With consistency and care, comes trust as the youth learn that the Upower classes are a safe place. Another coach shared, “They [the youth] don’t perceive us as a threat. The kids feel loved by us.” Because the coaches are good listeners, youth often open up to the coaches and sometimes share things they don’t share with others. The physical and the emotional are connected.


A youth hangs out on the sidelines, talking with a Upower coach and King County program staff.

Not only do youth make personal connections with the coaches as mentors, but they make personal connections with their peers. While running and bonding during a team sport, kids can be physically affectionate with one another, which may not happen often otherwise. In doing so, they are building accountability to each other and learning to regulate emotions in a healthy way.


A moment of encouragement during a flag football game.

Youth learn to problem solve

Upower fitness classes create a safe environment for kids to learn and sometimes fail. Coaches describe an environment in which kids don’t get to pick their “teams” the same way they would on the “outside.” In order to make things work, the youth have to figure it out and the coaches are there to help facilitate problem solving.

These problem solving skills follow them when the youth leave the Detention Center and they model these skills (and others) with their community outside Detention. In fact, many of the youth that participate in Upower classes inside Detention continue to be involved with Upower on the “outside” and even recruit many of their friends to participate as well!
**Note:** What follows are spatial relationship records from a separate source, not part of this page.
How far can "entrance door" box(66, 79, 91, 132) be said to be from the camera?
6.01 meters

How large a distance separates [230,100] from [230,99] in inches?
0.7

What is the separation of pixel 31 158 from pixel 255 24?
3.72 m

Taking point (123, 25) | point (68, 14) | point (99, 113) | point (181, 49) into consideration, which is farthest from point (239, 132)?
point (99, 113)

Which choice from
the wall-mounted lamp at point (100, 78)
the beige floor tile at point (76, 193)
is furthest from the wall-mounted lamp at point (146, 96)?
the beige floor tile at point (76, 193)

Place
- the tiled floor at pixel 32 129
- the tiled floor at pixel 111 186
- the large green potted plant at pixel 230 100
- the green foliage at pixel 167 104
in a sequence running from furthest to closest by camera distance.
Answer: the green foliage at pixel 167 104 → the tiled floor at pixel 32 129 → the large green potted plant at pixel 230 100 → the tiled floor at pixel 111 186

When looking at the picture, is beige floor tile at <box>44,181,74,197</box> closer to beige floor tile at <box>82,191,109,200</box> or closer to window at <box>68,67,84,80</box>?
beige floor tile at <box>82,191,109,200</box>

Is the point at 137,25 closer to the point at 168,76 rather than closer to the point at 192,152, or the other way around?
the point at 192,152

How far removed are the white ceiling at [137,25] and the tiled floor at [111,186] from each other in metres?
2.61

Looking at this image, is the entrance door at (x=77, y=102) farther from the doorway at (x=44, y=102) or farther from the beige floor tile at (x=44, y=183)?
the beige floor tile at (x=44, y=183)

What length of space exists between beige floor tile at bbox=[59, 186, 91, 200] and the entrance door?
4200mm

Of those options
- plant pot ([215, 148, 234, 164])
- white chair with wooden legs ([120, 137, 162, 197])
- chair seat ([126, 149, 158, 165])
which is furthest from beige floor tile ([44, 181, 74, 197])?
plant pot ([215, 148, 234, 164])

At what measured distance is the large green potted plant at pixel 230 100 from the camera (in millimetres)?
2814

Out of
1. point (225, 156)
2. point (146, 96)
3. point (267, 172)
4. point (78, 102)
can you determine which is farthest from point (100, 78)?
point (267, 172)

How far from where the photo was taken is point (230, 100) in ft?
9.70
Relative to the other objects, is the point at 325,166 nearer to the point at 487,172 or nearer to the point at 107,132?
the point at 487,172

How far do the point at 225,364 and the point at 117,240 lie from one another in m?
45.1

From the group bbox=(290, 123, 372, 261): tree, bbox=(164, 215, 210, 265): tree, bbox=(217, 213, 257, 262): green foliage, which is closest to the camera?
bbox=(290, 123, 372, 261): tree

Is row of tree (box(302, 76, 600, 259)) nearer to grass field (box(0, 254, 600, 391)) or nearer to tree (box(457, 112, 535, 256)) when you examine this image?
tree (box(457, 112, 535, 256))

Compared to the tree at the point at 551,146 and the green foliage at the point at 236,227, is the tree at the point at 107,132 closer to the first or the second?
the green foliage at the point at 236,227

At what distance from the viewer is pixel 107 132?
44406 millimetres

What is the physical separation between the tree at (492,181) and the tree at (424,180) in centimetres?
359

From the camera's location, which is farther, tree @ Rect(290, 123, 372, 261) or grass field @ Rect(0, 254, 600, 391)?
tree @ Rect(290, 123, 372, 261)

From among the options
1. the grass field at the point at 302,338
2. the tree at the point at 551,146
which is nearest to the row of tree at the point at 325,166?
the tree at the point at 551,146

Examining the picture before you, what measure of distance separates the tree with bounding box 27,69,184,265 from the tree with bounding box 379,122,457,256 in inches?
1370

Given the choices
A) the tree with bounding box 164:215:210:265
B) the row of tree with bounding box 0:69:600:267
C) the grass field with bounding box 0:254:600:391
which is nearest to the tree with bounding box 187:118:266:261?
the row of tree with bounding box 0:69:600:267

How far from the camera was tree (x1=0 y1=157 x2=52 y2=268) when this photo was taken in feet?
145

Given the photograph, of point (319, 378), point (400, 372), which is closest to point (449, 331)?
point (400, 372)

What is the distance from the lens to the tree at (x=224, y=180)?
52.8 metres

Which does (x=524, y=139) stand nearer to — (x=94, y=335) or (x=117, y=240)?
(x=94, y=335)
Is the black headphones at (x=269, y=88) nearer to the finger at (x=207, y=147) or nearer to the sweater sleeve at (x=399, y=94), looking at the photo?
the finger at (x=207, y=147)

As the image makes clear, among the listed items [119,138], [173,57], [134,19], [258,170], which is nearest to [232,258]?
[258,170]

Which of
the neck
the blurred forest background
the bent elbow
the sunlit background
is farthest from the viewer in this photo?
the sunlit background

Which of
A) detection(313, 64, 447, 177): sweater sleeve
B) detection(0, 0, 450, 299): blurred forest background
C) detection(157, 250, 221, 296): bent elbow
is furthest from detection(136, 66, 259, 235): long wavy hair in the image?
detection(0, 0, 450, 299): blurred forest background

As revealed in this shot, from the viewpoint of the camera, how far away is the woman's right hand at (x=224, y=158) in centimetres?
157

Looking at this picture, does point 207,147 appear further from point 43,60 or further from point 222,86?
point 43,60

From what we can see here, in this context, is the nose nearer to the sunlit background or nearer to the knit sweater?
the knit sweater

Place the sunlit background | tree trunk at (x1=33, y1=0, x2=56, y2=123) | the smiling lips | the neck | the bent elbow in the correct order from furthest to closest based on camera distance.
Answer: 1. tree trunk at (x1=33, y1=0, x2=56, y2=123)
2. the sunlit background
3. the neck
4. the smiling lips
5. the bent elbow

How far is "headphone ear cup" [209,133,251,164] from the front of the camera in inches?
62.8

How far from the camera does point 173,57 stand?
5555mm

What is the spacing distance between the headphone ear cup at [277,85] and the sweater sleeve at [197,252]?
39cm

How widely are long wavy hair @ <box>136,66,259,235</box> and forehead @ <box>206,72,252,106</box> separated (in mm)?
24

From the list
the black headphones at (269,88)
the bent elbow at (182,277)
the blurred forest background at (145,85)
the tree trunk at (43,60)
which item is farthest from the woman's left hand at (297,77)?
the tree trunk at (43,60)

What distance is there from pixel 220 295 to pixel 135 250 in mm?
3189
Connections to relationships and resources

The Upower coaches build relationships with the youth who attend their classes and are a positive adult mentor in the kids’ lives. These relationships matter when the youth transition out of the Detention Center back into community. The coaches offer connections to resources and other positive relationships on the “outside,” and will ask the youth, “Who can we connect you with to help you?”

Trauma-Informed Approach

Trauma and toxic stress negatively impact the health of communities. Public Health-Seattle & King County promotes resilience and protective factors to reduce the negative impacts of trauma on our community’s health. Public Health’s goal is to promote integration of core concepts of trauma informed practice by creating a shared culture and common language, beginning with staff and programming. With Public Health now overseeing Juvenile Detention programming, programs that are trauma-informed like Upower’s fitness classes are excellent examples of existing partnerships that the County hopes to expand upon.